Prompt - Extend the explanation of for-loop syntax and the comma operator below, beginning after its final sentence.

Reading passage -
The for loop consists of:
for(START_STATEMENT; CONDITION_EXPRESSION, LOOP_EXPRESSION) BODY_BLOCK
Where:
START_STATEMENT is any single statement, which may include variable declaration. If you want to declare 2 variables, you can write int i=0, j=0, but not int i=0; int j=0 because the latter are actually 2 statements. Also node, that variable declaration is a part of statement, but cannot be a part of (sub) expression. That is why int i=0, int j=0 would also be incorrect.
CONDITION_EXPRESSION is any single expression that evaluates to a boolean value. In your case you are using a coma operator which has the following semantics: A, B will do:
evaluate A (it will evaluate, not just ignore)
ditch the result of A
evaluate B
return B as the result
In your case: i<3,j<2 you are comparing i<3, you are just ignoring the result of this comparison.
Comma expressions are useful when the instructions have some side effects, beyond just returning a value. Common cases are: variable increment/decrement or assignment operator.

Raw data -
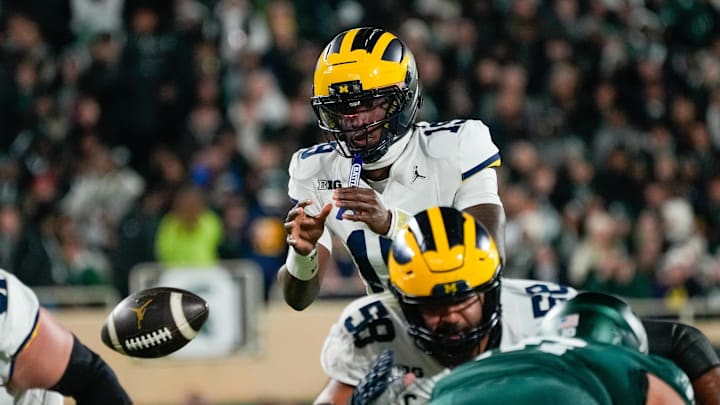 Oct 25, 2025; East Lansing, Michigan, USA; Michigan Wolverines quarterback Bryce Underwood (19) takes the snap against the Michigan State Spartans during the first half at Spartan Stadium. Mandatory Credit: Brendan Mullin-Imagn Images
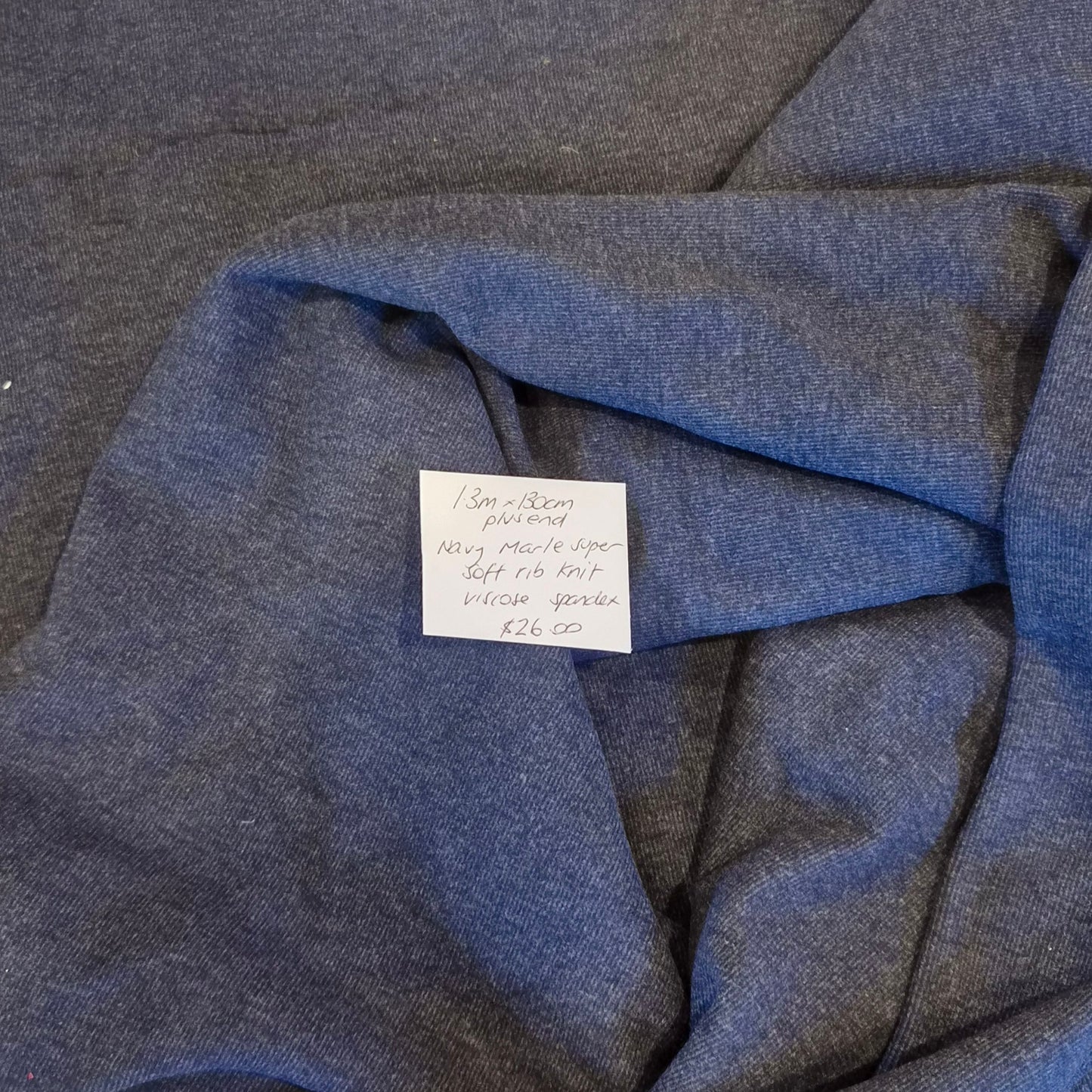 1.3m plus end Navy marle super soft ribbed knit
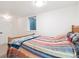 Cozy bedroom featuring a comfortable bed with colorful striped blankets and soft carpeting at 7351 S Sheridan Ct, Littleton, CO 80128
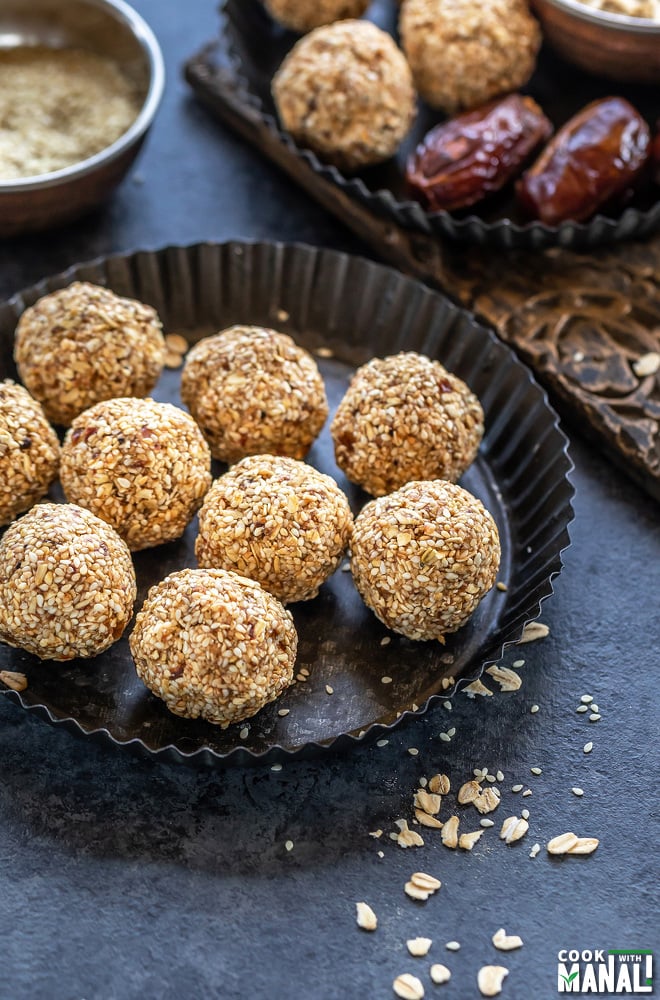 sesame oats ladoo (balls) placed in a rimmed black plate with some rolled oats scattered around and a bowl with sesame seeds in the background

Exercise output -
LOOP_EXPRESSION is any single expression that does not have to evaluate to anything. Here you are using the comma expression again, ignoring the result of the left-hand-side. In this case however, you are not using the result anyway, and just using the ++ side effect - which is to increment the values of your variables.
BODY_BLOCK is either a single statement or a block, encapsulated with curly braces.
The above for can be compared to:
{
START_STATEMENT;
while(EXPRESSION) {
BODY_BLOCK;
LOOP_EXPRESSION;
}
}
The c complier always used second condition.
therefore j<2 is used.
use this for loop
for(i=0,j=0;j<10;i++,j++)